- Directed by: Martin Hollý
- Screenplay by: Tibor Vichta
- Starring: Radoslav Brzobohatý Michal Dočolomanský Soňa Valentová Leopold Haverl
- Cinematography: František Uldrich
- Production companies: Barrandov Studios Slovenská filmová tvorba Koliba (SFT)
- Release date: 1981;
- Running time: 88 min.
- Languages: Slovak Czech

= Night Riders (1981 film) =

Night Riders (Slovak: Noční jazdci or Czech: Noční jezdci) is a 1981 Czechoslovak film.

==Cast==
- Radoslav Brzobohatý as Halva
- Michal Dočolomanský as Marek Orban
- Leopold Haverl as Babušek
- Jozef Adamovič as Imro Jakuvec
- Karol Čálik as Paľo Šebo-Macúch

==Synopsis==
Shortly after World War I and the creation of the First Czechoslovak Republic, two war veterans are confronted in a small village in the north of Slovakia bordering Poland. The village is home to one of the veterans, Marek Orban (Michal Dočolomanský). As it is isolated and lacks job opportunities, he persuades the inhabitants to emigrate to America. The villagers have to sell all the cattle to be able to buy the boat tickets, but it still is not enough. Marek Orban has to smuggle horses to Poland.

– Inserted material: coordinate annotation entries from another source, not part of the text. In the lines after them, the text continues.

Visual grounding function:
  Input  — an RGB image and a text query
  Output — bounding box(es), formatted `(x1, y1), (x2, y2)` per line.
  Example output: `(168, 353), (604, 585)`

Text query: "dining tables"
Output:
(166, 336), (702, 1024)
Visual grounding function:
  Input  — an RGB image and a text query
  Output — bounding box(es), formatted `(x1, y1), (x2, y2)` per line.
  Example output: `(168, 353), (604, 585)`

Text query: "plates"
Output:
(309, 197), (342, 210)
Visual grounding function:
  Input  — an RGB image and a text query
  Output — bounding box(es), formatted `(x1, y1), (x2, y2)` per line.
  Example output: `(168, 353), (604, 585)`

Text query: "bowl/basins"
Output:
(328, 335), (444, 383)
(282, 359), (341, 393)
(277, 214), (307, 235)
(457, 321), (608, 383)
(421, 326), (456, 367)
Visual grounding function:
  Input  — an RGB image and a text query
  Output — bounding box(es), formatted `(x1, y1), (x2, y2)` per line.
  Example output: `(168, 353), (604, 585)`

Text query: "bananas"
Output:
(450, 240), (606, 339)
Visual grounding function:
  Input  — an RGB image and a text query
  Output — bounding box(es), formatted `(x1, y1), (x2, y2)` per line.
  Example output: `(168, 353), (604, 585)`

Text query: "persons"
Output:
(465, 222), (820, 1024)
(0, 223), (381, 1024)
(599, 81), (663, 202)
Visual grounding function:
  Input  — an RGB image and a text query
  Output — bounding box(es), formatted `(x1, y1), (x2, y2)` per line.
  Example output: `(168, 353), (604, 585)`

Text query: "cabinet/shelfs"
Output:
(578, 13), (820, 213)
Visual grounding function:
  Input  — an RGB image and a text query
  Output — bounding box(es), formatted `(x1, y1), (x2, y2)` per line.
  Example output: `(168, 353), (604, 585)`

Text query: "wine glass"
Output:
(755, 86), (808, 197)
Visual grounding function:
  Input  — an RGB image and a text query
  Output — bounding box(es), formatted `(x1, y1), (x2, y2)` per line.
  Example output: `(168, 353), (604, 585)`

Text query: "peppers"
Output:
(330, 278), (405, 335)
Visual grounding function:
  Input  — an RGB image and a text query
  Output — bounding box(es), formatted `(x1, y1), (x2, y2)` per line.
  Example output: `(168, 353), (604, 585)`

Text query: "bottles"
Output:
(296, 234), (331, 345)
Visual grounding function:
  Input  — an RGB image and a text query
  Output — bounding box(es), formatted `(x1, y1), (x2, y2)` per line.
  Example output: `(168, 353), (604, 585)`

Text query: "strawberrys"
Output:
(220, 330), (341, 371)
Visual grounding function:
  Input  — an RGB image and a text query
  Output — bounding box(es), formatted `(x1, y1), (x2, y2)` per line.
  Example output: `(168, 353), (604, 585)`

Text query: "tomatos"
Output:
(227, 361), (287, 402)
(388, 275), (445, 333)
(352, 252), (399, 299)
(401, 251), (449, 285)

The other veteran, customs officer Halva (Radoslav Brzobohatý), arrives from Prague to protect the borders and the law of the new republic. Both men of honor and principle, they are led to conflict which results in a death of villagers and customs officers.
The absurdity of this tragedy is underlined at the end of the film when the border is moved, the village becomes a part of Poland and in the background Marek Orban can be seen smuggling horses from Poland to Poland.